# [Work to do]
In the passage about Frank Rizzo's Philadelphia, copy the section starting at "Cities declined in" and ending at "isolated, tight-knit neighborhoods.", swapping "crime" for "unemployment".

# [Passage]
________________________
Past informs present in Blue-Collar Conservatism: Frank Rizzo’s Philadelphia and Populist Politics. Centering on the 1960s and ‘70s, author Timothy J. Lombardo concludes that Frank Rizzo’s career was fueled by the emergence of white working-class voters energized by pride, fear, anger, and often racism. An Italian-American son of South Philadelphia who became police commissioner and a two-term mayor, Rizzo understood their perspective, cultivated their trust, and became their hero.

Lombardo details the confluence of political and social currents to make the case that what happened a half-century ago in Philadelphia has much in common with what’s happening now across the nation.

A city of neighborhoods, for better and worse

Cities declined in the second half of the 20th century, losing jobs and population and experiencing rising poverty and crime. Philadelphia (then the nation’s fourth-largest city) was hard hit by deindustrialization, suburbanization, and demands for better housing and schools by citizens who, though increasingly diverse, lived in isolated, tight-knit neighborhoods.

Lombardo emphasizes Philadelphia’s “spatial segregation” — culturally homogenous neighborhoods that allowed tradition and bias to flourish. The physical alignment evolved through migration, urban redevelopment, and the post-World War II settlement of geographically remote, undeveloped Northeast Philadelphia, which was effectively a city-suburb hybrid. Like South Philadelphia, the Northeast was almost completely white. Both were Rizzo strongholds.

“Northeast Philadelphia neighborhoods were less likely to identify with a single ethnic group, but a white ethnicity remained a central feature,” Lombardo writes. Residents expressed their blue-collar pride with “a defensive and exclusionary position” and believed that “outsiders and newcomers would not take the same pride in their home and environment . . . especially when the proposed newcomers were from different racial backgrounds.”

‘Blue-Collar Conservatism’ shows Frank Rizzo addressing a South Philly crowd in 1975. (Image courtesy of Special Collections Research Center at Temple.)
‘Blue-Collar Conservatism’ shows Frank Rizzo addressing a South Philly crowd in 1975. (Image courtesy of Special Collections Research Center at Temple.)

Neighborhood insularity meant that many Philadelphians lived, worked, worshipped, and attended school with people just like themselves. Added to ongoing segregation in unions, professions, and community activities such as the Mummers parade, it led to polarization on issues like public housing, school integration, and law enforcement.

Revering the police

The struggle between liberalism and conservatism in the city also played out in the Philadelphia Police Department, where progressive law-enforcement proponents eventually lost out to the authoritarian approach Rizzo embodied.

As civil unrest grew, African Americans bore the brunt of crackdowns delivered by a police force that was still mostly white and male. Anger and resentment spiraled, leading to increasingly violent clashes.

Rizzo, a second-generation officer, reflexively defended cops on the street. Blue-collar conservatives who supported Rizzo as commissioner and mayor were strong police allies.

Lombardo describes a “culture of reverence” for police among white people that grew from admiration for the profession, which exemplified the toughness, pride, and hard work prized by blue-collar conservatives. Additionally, police were often friends and neighbors, because they were required to live in the city and gravitated to the Northeast’s space and newer housing. All that said, racism was also a significant factor in support for the police, for Rizzo and for where people stood on a range of civic issues.
________________________
[Stored dataset items]

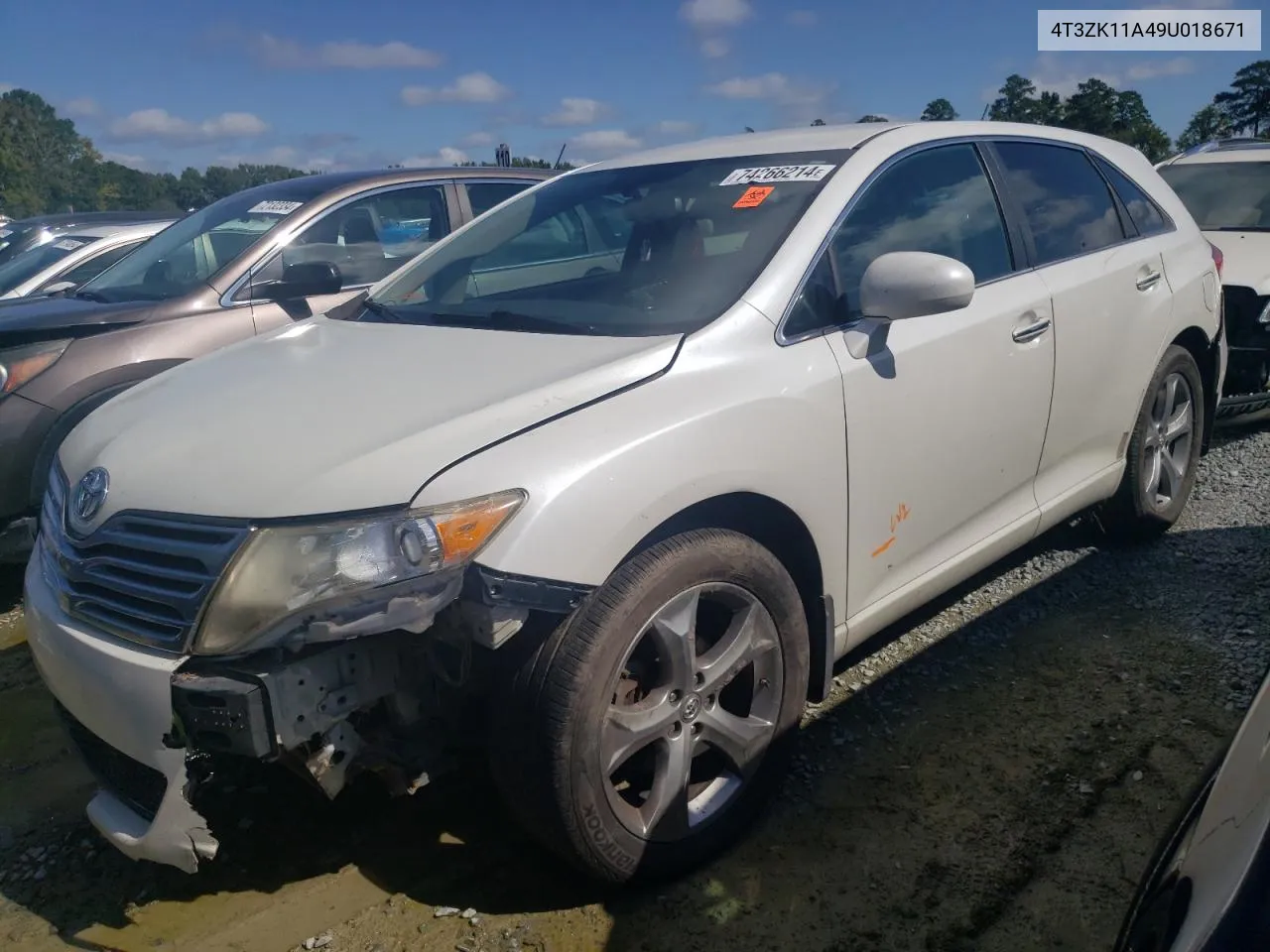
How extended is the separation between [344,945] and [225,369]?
62.6 inches

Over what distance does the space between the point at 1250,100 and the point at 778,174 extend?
34675mm

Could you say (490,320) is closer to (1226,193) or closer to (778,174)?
(778,174)

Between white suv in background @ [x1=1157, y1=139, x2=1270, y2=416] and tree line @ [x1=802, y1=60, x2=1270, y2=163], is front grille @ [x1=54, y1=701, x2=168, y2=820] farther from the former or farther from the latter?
tree line @ [x1=802, y1=60, x2=1270, y2=163]

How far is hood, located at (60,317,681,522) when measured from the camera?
2072 mm

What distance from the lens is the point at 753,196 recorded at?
292 cm

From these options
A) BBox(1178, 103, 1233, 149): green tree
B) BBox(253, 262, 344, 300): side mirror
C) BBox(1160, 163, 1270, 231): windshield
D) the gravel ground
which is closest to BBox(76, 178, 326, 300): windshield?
BBox(253, 262, 344, 300): side mirror

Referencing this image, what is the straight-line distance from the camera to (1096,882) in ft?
7.68

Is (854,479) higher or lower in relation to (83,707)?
higher

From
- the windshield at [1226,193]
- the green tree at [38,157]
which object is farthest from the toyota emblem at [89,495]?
the green tree at [38,157]

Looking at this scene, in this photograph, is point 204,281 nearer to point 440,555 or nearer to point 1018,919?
point 440,555

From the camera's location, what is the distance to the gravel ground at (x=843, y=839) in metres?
2.30

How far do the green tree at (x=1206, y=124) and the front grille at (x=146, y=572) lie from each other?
107 ft

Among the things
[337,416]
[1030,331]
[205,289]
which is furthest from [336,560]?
[205,289]

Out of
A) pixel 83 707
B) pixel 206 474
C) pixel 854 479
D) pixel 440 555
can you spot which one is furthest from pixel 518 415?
pixel 83 707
________________________
# [Written response]
Cities declined in the second half of the 20th century, losing jobs and population and experiencing rising poverty and unemployment. Philadelphia (then the nation’s fourth-largest city) was hard hit by deindustrialization, suburbanization, and demands for better housing and schools by citizens who, though increasingly diverse, lived in isolated, tight-knit neighborhoods.